#### Passage ####
January 01, 2003 11:59PM
Alone I Break
New Years Eve was spent on the couch with my love Linzie - She's so beautiful! :) I had to work that night, but only until 8 or so, so it wasn't that bad. It was an overall enjoyable evening. Eventually Linzie fell asleep and I played on the computer until around 3am when her Dad called and told me that he was coming to pick her up.
I had to work today as well and I got up later than I had wanted to and I have been having trouble sleeping and blah blah blah, writing is for suckers. Bastards. *EDIT* - I felt like writing some more... - 2:16am
Have you ever felt like you were a giant burden? Or that everyone would be better off if you didn't exist... I hate that feeling. Although it may be true, I'm not gonna go anywhere. You see, I was reading over my october entries (located in the recently updated Archives) and even then I was writing about how I felt really bad for always getting support from Linzie... and I guess my fears came true today when Linzie and I talked about it and she's having a hard time dealing with all my problems. I can completely understand where she's coming from, although it still hurts a whole lot. For awhile it felt like I was abandoned, or given up on... I wanted to disappear from existance in order to give some relief to her... I hid. I didn't know what to do. I went brain dead. Ah.. sucked. We talked and stuff... I dunno really what changed, or what got fixed or broke... but I was happy again and so was she. I sometimes feel like I don't make her happy enough... I know she always says I do... but what if she wasn't telling the truth. I get scared sometimes. I dunno what to do anymore... I don't want to go to people with my problems anymore... For seventeen years I kept it all up inside of me... for the last eight months I've just let it all out and I guess I got carried away. I should really turn back to the old me... It's probably a lot easier for everyone in the end, even myself. I will do anything that makes Linzie happy. I'll do anything she wants, whenever she wants... I just need her to be happy... not in a scary place.
####
» **Required tasks**:
A. Answer these questions about the journal entry:
(i) Until about what time did the writer work on New Year's Eve?
(ii) Who called at around 3am?
(iii) For how many years does the writer say everything was kept inside?
B. Rewrite the journal entry from "January 01, 2003" to "pick her up.", changing "couch" to "sofa".
Answer using only the journal entry.
#### Data records ####
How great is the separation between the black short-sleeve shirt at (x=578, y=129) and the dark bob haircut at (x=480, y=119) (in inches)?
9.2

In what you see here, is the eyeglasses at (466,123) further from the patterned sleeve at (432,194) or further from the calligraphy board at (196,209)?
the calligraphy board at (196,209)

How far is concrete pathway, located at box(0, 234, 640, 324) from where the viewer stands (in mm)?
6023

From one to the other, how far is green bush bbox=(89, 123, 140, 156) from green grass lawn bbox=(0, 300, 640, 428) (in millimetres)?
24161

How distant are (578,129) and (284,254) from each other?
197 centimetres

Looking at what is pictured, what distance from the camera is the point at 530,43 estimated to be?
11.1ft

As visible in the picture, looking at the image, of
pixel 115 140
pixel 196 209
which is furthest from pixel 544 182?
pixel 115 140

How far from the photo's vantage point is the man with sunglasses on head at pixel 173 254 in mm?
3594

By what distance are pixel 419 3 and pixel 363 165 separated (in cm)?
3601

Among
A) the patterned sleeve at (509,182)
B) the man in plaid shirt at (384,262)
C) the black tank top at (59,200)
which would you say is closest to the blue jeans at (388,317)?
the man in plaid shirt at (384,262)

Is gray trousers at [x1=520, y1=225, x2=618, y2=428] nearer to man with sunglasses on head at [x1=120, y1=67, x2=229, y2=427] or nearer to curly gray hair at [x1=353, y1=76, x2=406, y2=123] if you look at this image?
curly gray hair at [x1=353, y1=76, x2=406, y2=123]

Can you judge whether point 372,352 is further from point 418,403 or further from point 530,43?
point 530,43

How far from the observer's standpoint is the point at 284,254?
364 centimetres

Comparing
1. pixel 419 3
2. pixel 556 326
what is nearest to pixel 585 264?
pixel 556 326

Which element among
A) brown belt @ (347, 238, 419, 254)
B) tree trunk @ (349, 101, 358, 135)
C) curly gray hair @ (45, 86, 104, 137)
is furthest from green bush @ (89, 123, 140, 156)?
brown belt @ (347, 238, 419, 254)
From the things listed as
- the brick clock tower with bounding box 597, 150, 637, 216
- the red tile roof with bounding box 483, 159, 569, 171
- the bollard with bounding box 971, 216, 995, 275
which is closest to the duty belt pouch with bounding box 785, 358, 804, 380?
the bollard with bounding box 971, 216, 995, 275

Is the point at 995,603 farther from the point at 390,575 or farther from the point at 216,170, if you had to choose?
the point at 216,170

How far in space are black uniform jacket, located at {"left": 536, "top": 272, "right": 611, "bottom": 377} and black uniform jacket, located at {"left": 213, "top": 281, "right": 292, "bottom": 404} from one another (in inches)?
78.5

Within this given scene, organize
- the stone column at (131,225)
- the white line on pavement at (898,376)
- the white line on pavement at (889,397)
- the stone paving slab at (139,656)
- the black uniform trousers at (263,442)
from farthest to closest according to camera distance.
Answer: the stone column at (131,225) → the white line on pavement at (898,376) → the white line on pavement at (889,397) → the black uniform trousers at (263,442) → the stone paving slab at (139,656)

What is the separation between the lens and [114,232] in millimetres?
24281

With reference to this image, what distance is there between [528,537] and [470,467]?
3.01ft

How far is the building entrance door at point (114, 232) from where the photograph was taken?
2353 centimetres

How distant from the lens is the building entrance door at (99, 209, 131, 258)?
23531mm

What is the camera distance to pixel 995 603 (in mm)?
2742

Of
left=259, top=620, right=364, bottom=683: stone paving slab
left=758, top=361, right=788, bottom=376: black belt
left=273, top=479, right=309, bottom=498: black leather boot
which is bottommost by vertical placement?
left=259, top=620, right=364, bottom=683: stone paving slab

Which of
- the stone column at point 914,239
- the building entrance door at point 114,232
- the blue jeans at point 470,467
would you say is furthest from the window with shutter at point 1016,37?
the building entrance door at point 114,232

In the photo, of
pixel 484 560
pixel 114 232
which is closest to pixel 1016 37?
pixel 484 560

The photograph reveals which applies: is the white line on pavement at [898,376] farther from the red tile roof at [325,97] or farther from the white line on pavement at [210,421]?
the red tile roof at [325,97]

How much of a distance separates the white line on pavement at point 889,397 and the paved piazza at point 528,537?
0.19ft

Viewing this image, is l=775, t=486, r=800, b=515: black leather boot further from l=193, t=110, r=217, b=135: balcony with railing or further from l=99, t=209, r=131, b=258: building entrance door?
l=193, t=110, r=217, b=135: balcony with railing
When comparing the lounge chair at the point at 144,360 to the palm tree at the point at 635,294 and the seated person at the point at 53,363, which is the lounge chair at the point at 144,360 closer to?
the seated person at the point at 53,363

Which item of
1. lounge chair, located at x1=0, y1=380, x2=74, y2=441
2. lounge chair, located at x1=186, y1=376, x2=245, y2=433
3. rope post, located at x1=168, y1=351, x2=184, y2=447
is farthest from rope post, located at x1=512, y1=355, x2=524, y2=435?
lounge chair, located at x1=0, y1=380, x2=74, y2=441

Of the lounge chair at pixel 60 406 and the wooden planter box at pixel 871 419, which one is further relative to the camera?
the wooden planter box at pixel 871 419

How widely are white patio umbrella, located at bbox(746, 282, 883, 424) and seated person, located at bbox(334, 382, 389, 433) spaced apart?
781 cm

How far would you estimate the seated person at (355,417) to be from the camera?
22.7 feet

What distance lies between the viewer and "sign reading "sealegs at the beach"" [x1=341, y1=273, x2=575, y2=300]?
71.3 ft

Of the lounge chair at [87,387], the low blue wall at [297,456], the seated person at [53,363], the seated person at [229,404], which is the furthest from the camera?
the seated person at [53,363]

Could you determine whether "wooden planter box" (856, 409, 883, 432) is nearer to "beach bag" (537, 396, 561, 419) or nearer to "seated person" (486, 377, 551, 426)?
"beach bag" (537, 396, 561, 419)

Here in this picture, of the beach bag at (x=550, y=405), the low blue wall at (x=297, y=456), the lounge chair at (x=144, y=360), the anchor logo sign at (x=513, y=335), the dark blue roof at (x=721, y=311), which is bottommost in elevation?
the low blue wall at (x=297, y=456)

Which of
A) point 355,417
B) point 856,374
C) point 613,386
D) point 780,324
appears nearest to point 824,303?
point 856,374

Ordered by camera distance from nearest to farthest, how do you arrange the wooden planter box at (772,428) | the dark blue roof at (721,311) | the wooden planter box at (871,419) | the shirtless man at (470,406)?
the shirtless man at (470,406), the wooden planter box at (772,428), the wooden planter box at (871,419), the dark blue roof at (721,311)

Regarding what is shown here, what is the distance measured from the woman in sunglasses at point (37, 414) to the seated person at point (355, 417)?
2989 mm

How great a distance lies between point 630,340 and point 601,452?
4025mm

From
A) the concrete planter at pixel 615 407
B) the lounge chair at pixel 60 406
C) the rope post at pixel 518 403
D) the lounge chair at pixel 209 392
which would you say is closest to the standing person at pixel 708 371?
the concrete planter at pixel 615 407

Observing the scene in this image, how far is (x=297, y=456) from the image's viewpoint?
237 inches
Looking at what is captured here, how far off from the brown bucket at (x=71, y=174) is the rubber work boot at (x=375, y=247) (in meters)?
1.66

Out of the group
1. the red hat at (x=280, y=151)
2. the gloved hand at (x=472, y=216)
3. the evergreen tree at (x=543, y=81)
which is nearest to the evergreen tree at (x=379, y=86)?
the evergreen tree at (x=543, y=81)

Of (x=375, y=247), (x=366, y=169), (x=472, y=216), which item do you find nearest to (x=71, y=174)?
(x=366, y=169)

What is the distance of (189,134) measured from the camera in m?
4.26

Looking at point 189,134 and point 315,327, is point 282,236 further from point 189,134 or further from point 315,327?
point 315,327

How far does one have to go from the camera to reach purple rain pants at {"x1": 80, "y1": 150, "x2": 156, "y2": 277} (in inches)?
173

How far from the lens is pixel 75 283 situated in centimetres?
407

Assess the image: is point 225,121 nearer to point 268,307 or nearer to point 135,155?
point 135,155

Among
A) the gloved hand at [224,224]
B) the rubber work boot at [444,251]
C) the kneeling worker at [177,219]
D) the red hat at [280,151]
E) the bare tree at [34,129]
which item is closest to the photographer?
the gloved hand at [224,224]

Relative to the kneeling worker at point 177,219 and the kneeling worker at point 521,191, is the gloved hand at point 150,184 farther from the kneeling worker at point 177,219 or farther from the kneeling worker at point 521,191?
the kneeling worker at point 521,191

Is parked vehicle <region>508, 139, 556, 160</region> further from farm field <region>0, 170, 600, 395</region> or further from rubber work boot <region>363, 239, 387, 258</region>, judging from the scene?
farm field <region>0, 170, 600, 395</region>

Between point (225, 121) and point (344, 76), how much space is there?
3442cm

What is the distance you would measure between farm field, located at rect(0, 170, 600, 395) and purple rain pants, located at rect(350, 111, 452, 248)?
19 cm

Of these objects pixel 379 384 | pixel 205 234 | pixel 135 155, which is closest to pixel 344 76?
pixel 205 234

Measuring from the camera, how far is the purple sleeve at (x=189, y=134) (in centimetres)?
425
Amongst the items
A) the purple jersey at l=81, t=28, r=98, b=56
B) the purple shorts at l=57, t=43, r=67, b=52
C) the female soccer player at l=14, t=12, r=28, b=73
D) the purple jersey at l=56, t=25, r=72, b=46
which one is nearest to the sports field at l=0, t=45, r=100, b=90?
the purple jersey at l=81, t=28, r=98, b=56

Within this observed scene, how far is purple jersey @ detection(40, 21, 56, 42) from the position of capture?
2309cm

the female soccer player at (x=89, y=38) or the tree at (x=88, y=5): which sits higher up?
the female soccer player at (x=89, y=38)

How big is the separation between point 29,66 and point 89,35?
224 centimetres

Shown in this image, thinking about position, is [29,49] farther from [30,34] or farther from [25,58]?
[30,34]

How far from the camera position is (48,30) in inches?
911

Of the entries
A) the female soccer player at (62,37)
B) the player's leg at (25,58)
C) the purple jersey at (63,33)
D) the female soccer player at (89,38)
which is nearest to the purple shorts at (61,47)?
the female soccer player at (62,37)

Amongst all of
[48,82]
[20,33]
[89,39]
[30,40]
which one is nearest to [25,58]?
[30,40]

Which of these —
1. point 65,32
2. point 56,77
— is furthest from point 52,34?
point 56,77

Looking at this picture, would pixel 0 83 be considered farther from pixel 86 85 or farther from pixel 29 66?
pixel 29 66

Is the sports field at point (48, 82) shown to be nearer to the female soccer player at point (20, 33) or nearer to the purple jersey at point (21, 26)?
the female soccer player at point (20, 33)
####
» **List of solutions**:
A.
(i) Until about 8.
(ii) Linzie's Dad.
(iii) Seventeen years.

B.
January 01, 2003 11:59PM
Alone I Break
New Years Eve was spent on the sofa with my love Linzie - She's so beautiful! :) I had to work that night, but only until 8 or so, so it wasn't that bad. It was an overall enjoyable evening. Eventually Linzie fell asleep and I played on the computer until around 3am when her Dad called and told me that he was coming to pick her up.